Maybe not the wheel diameter.:rolleyes:


If you are going below the start threshold all of that energy is lost. That is why I am in the always charge camp.
For the best performance you would want to use the largest capacitor you could charge above the threshold with the 150 ohms of the coil at some rpm you decide as I think the voltage will be lower the slower you go.
Then you would like to limit the current to the battery that would just keep it from turning off.
This of course varies with how fast you pedal. What you are looking for is the maximum power from the capacitor and thus the coil. This is mot as simple as setting a voltage or a current as it changes. But all is not lost. They make what is called maximum power point controllers. The LT part I posted has this. It will manage this for you.
Short of that. Just make the cap as big as you can at the speed you decide and set the voltage to 4.2 volts.
As far as Rds on goes. They all seem to be about the same and all have current limit.
Actually, the transformer is sounding better all the time as the diode drop is very high compared to the voltage.
 

Thread Starter

madsi

Joined Feb 13, 2015
107
What profits a - circuit designer - to work so hard in desperate efforts to harvest so little?
Do you think that not bothering to think much or bother to use math to solve a problem is engineering?
Do you think that is ok not to try to learn to understand, that all one needs to do is guess or blindly follow opinion, that any engineering effort fails to to solve problems because it just takes too much effort to deal with complicated things like fractions and multiplication?


Yes, all the necessary information is all here for engineering calcuation and analysis.
Maybe not the wheel diameter.:rolleyes:


The diameter of the wheel is not at all important to answer my questions about energy harvesting, which has to do with how well whatever small energy is available is by what calculated means is best harvested.

If you are going below the start threshold all of that energy is lost. That is why I am in the always charge camp.
For the best performance you would want to use the largest capacitor you could charge above the threshold with the 150 ohms of the coil at some rpm you decide as I think the voltage will be lower the slower you go.
Then you would like to limit the current to the battery that would just keep it from turning off.
This of course varies with how fast you pedal. What you are looking for is the maximum power from the capacitor and thus the coil. This is mot as simple as setting a voltage or a current as it changes.

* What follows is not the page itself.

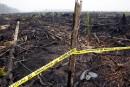 L'Indonésie s'attaque à l'huile de palme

But all is not lost. They make what is called maximum power point controllers. The LT part I posted has this. It will manage this for you.
Short of that. Just make the cap as big as you can at the speed you decide and set the voltage to 4.2 volts.
As far as Rds on goes. They all seem to be about the same and all have current limit.
Actually, the transformer is sounding better all the time as the diode drop is very high compared to the voltage.
I don't want to just pay for devices that "manage this for you." I'd first like to consider the calculation of what works best and design my own, it might be just as simple as the suggestion I have stated above with using holdoff UV startup of the converter, math will tell, you do not.

You give no math to justify your opinion, for either the voltage you've chosen or why the economy of your choices of devices are chosen for the design of a converter best work and suggest the absurdity of possibly designing and constructing, or elsewise even finding some bulky, expensive phantom custom transformer to somehow help to do this job of energy harvesting better.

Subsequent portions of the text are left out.